I really like the idea for categorization and think it is viable for roll-out with a bit of professional development.

I love the idea of looking at types of responses to gauge where students’ thinking is, but it seems like a daunting task to do this for all types of questions or skills taught. Am I missing something?

You could do this during a class while students were working, but this is intended to be done once per unit at the beginning of the unit. We tested to see how long it takes to categorize 30 students work, and the results range from 15 to 25 minutes or so, which is not significantly different than if you were marking 30 tests for students. I think, given the information this process should give you, that it would be worth doing this.

One key aspect that is important to consider is that you wouldn’t have a gigantic assessment at the beginning of the unit with every possible variation of the core mathematics from the unit on it. You would have a two page assessment (see the MARS tasks for an example of these) that focuses on the core mathematical ideas of a unit.

Your pre-assessment strategy appears very doable.
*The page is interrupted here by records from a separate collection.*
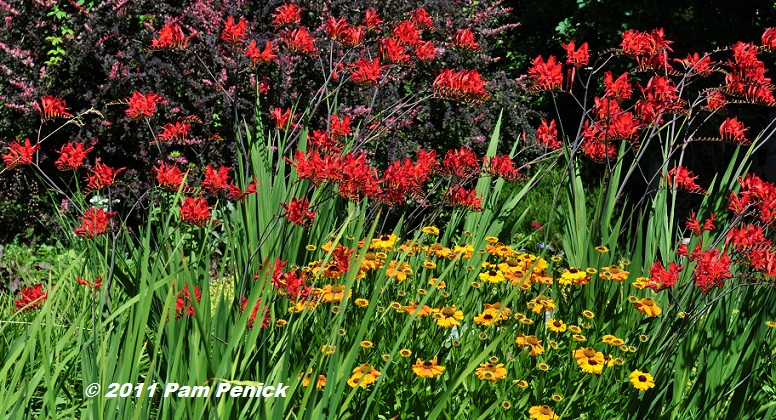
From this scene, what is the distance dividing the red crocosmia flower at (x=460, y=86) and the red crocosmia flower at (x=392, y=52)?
0.69 ft

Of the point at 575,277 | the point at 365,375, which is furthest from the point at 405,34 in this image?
the point at 365,375

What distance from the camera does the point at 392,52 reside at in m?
3.53

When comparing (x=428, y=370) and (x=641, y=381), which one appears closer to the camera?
(x=428, y=370)

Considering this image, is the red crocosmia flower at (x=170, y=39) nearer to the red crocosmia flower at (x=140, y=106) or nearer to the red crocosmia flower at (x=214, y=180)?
the red crocosmia flower at (x=140, y=106)

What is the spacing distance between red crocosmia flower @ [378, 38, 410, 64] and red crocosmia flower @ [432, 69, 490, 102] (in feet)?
0.69

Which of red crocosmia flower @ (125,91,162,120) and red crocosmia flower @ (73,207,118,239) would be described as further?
red crocosmia flower @ (125,91,162,120)

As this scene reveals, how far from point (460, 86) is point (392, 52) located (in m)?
0.34

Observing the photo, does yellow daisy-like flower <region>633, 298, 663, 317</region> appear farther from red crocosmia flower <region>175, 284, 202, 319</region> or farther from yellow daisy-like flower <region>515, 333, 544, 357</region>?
red crocosmia flower <region>175, 284, 202, 319</region>

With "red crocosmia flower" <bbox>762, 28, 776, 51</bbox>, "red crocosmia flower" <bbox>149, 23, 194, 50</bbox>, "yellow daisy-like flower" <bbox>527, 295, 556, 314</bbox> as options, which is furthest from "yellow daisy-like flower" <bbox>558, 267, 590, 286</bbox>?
"red crocosmia flower" <bbox>149, 23, 194, 50</bbox>

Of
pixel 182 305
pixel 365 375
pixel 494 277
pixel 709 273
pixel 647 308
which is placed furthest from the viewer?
pixel 494 277

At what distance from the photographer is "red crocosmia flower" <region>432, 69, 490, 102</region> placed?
3398 mm

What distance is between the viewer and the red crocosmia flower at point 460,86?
340cm

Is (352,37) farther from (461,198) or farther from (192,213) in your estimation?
(192,213)

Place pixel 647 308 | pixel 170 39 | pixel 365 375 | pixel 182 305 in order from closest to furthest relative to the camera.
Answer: pixel 365 375, pixel 182 305, pixel 647 308, pixel 170 39
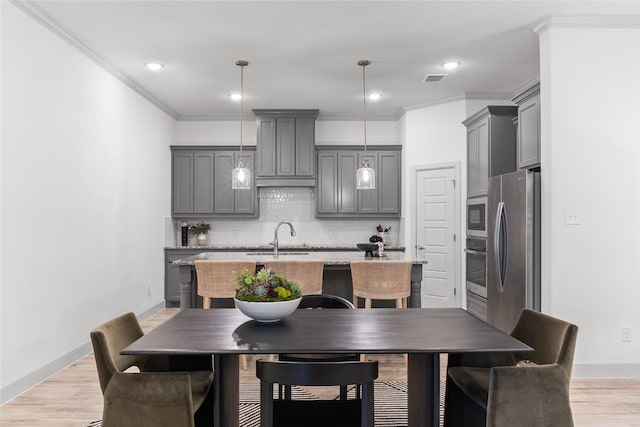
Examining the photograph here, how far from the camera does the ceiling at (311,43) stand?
355cm

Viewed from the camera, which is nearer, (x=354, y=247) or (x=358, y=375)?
(x=358, y=375)

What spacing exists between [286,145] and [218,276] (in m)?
3.20

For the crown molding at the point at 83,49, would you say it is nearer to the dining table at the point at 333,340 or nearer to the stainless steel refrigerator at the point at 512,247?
the dining table at the point at 333,340

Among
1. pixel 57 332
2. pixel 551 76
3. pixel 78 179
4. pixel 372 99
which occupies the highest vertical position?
pixel 372 99

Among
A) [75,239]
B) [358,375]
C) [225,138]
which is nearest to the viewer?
[358,375]

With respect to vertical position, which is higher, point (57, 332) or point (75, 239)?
point (75, 239)

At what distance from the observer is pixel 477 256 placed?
Result: 17.0 ft

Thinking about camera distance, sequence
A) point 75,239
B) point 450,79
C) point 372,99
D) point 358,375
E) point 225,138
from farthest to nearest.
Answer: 1. point 225,138
2. point 372,99
3. point 450,79
4. point 75,239
5. point 358,375

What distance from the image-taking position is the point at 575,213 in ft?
12.0

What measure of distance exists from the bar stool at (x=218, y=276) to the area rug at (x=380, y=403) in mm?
707

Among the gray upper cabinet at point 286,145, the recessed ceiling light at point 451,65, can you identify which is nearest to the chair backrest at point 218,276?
the recessed ceiling light at point 451,65

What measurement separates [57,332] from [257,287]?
8.17 ft

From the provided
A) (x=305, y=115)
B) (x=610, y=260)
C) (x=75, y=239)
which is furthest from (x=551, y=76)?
(x=75, y=239)

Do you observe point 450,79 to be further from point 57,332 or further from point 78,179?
point 57,332
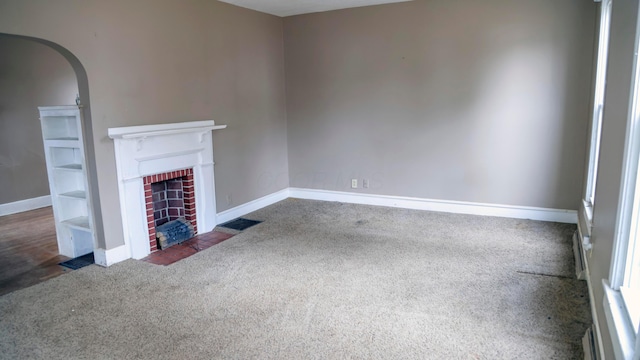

To differentiate, it may be helpful to identify the students for grouping purposes, i.e. column 1 for student name, column 2 for Q1 strategy, column 3 for Q2 strategy, etc. For columns 2 and 3 the teacher creates a key to identify the type of strategy (Al=algebraic, A=additive) and enters that into the cell. Then you can sort by column.

I really prefer your use of a task as a pre-assessment and examining the students’ strategies. I suppose one could also pre-assess the applicable math practices as well. When I pre-assessed it is much more skills based. I’d collect the data in Excel and I’d enter an x in the appropriate column if the student was proficient, i.e. column 1: student name, column: 2 rate, column 3: unit rate, column 4: ratio, etc.

I remember a tweet you sent me recently, “The farther away data is from the student, the less useful it becomes.” I hope your schools will embrace your suggestion.

I really like the sort idea. I can also fairly easily add filters to the data spreadsheet as well. Thanks for the suggestions. The aim is to keep the data as close to a record of what the students actually did as possible.